**Exercise details**. Search the entries below for "The Pain Collector". Give that line and all the lines after it again, exactly, through the last, without pictures.

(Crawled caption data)
:::

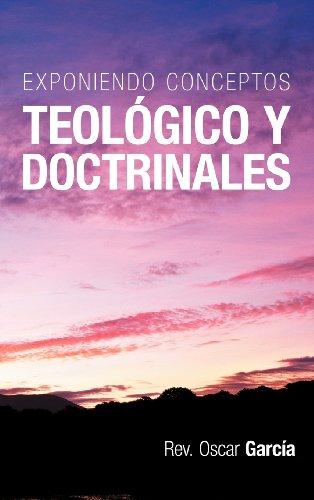 Exponiendo Conceptos Teologico y Doctrinales  [Garc a., Rev Oscar - Garcia, Rev Oscar] (Tapa Dura)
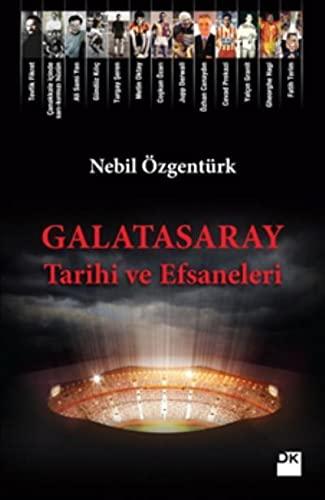 Galatasaray Tarihi ve Efsaneleri: Özgentürk, Nebil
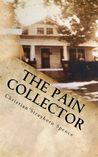 The Pain Collector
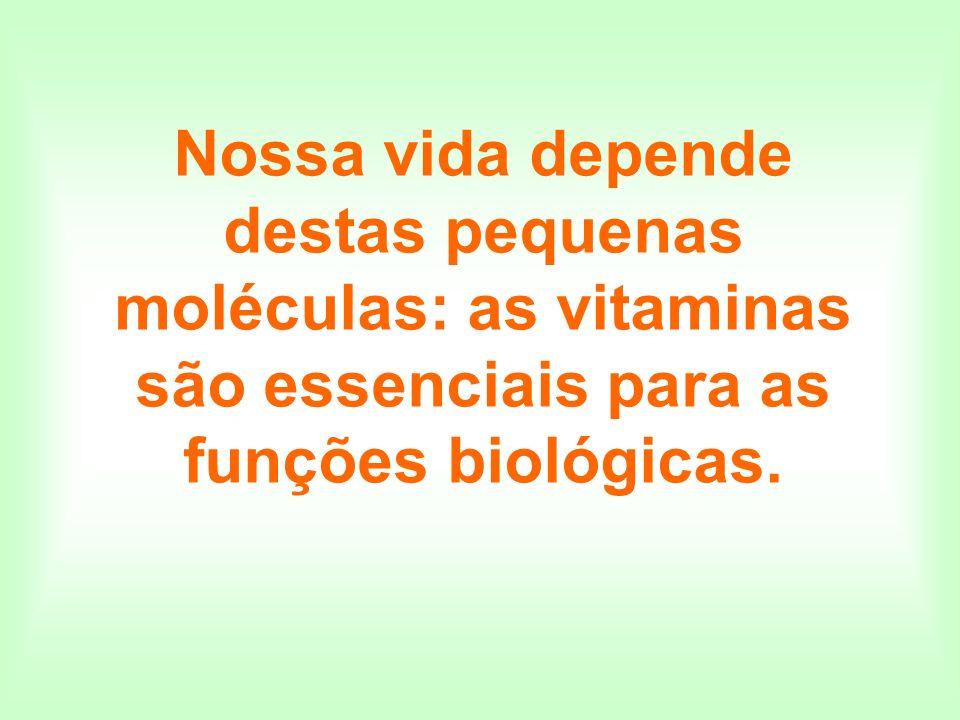 Nossa vida depende destas pequenas moléculas: as vitaminas são essenciais para as funções biológicas.
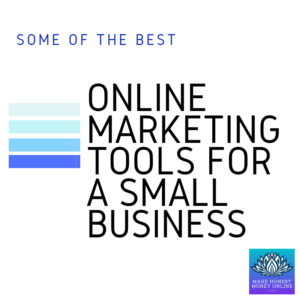 Some of the Best Online Marketing Tools For A Small Business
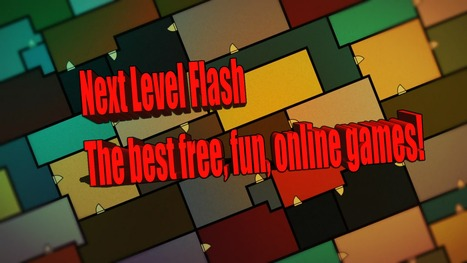 Next Level Flash - Play Free Flash Games Online! | Best Of The Internet | Scoop.it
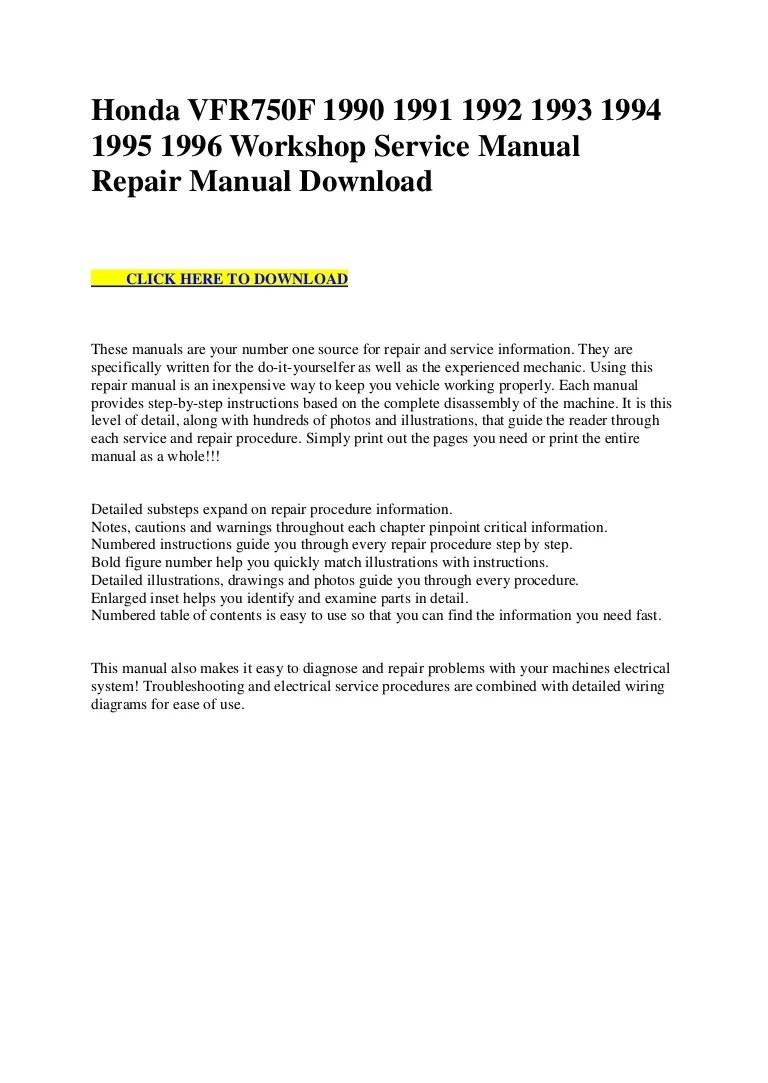 hight resolution of honda vfr750 f 1990 1991 1992 1993 1994 1995 1996 workshop service manual repair manual download
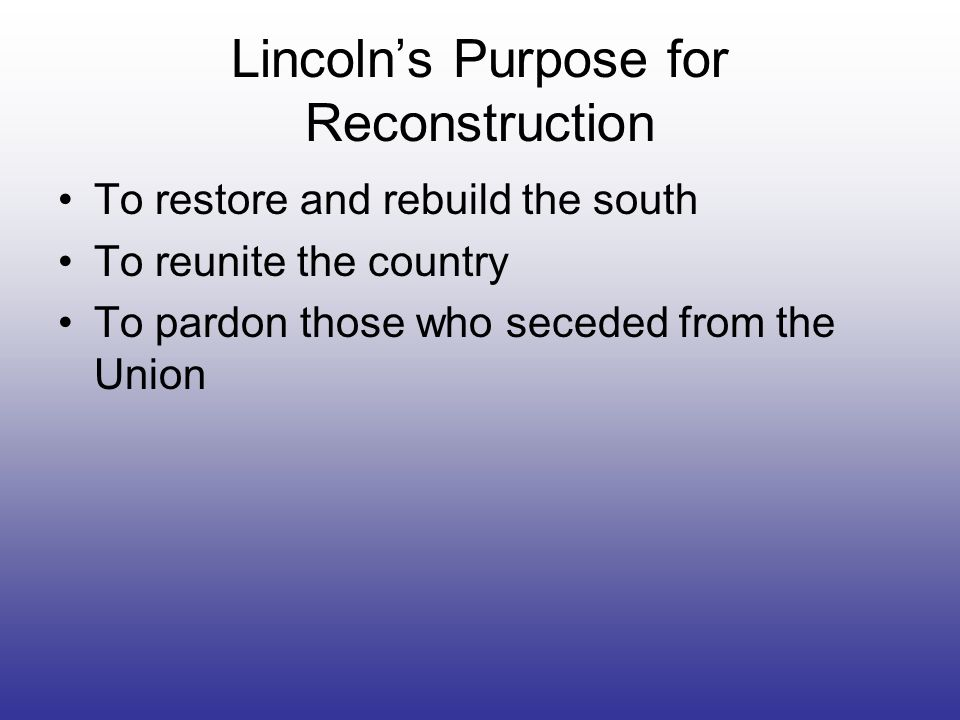 Lincolns Purpose for Reconstruction To restore and rebuild the south To reunite the country To pardon those who seceded from the Union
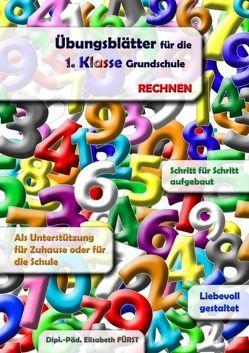 Übungsblätter für die 1. Klasse Grundschule von Fürst,  Elisabeth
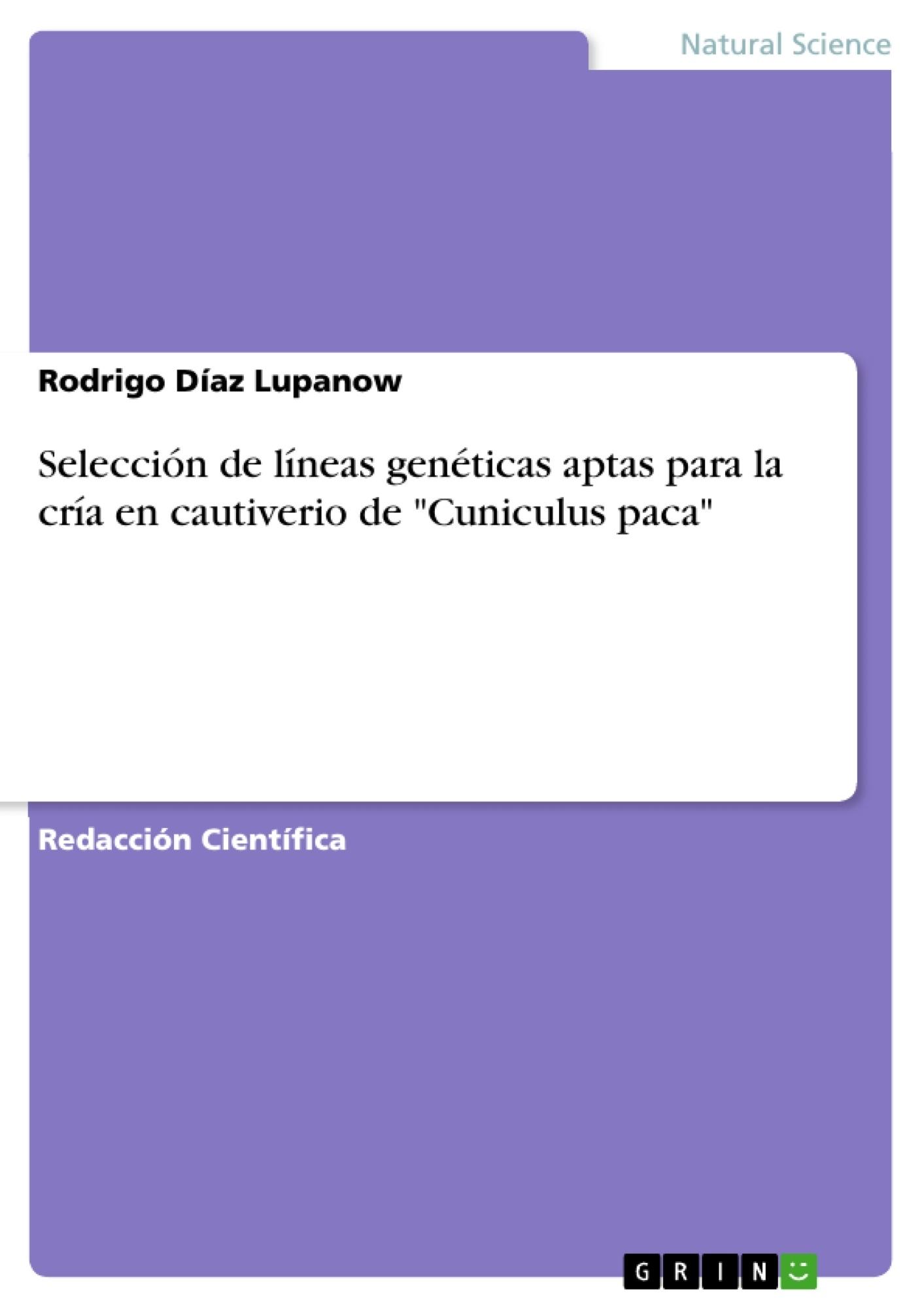 """Título: Selección de líneas genéticas aptas para la cría en cautiverio de """"Cuniculus paca"""""""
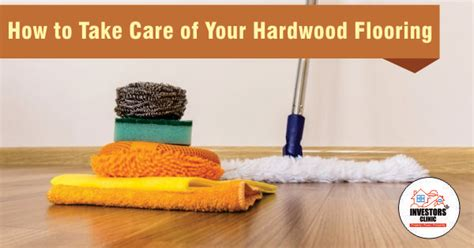 how to take care of your hardwood floor investors clinic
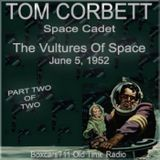 Tom Corbett Space Cadet - Vultures Of Space (06-05-52) Part 2 of 2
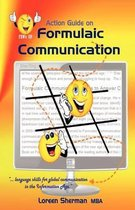 The Action Guide on Formulaic Communication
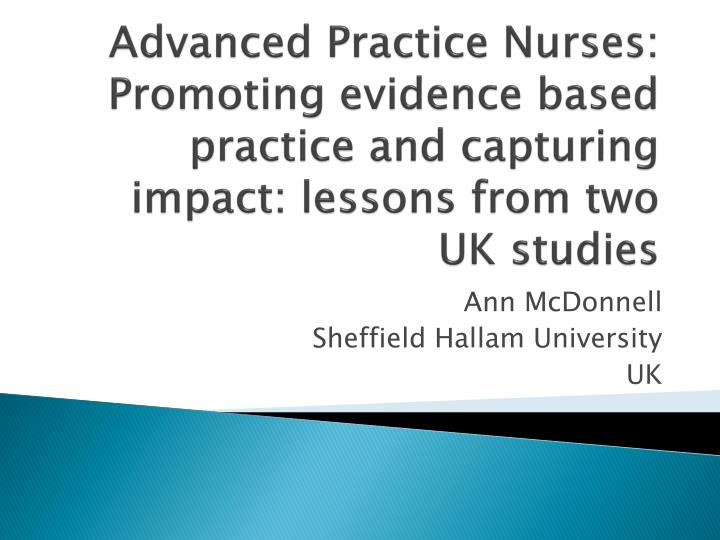 Advanced Practice Nurses: Promoting evidence based practice and capturing impact: lessons from two U...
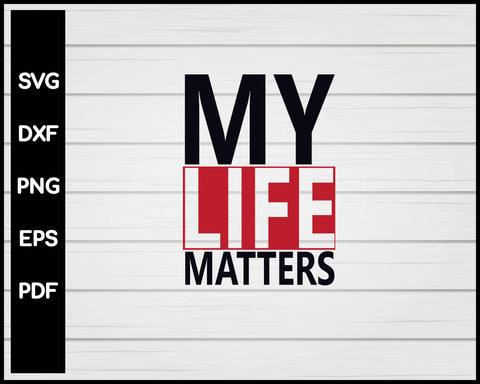 MY Life Matter Black Lives Matter svg Cut File For Cricut Silhouette png eps Printable Files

:::

**Result of this task**.
 The Pain Collector
 Nossa vida depende destas pequenas moléculas: as vitaminas são essenciais para as funções biológicas.
 Some of the Best Online Marketing Tools For A Small Business
 Next Level Flash - Play Free Flash Games Online! | Best Of The Internet | Scoop.it
 hight resolution of honda vfr750 f 1990 1991 1992 1993 1994 1995 1996 workshop service manual repair manual download
 Lincolns Purpose for Reconstruction To restore and rebuild the south To reunite the country To pardon those who seceded from the Union
 Übungsblätter für die 1. Klasse Grundschule von Fürst,  Elisabeth
 """Título: Selección de líneas genéticas aptas para la cría en cautiverio de """"Cuniculus paca"""""""
 how to take care of your hardwood floor investors clinic
 Tom Corbett Space Cadet - Vultures Of Space (06-05-52) Part 2 of 2
 The Action Guide on Formulaic Communication
 Advanced Practice Nurses: Promoting evidence based practice and capturing impact: lessons from two U...
 MY Life Matter Black Lives Matter svg Cut File For Cricut Silhouette png eps Printable Files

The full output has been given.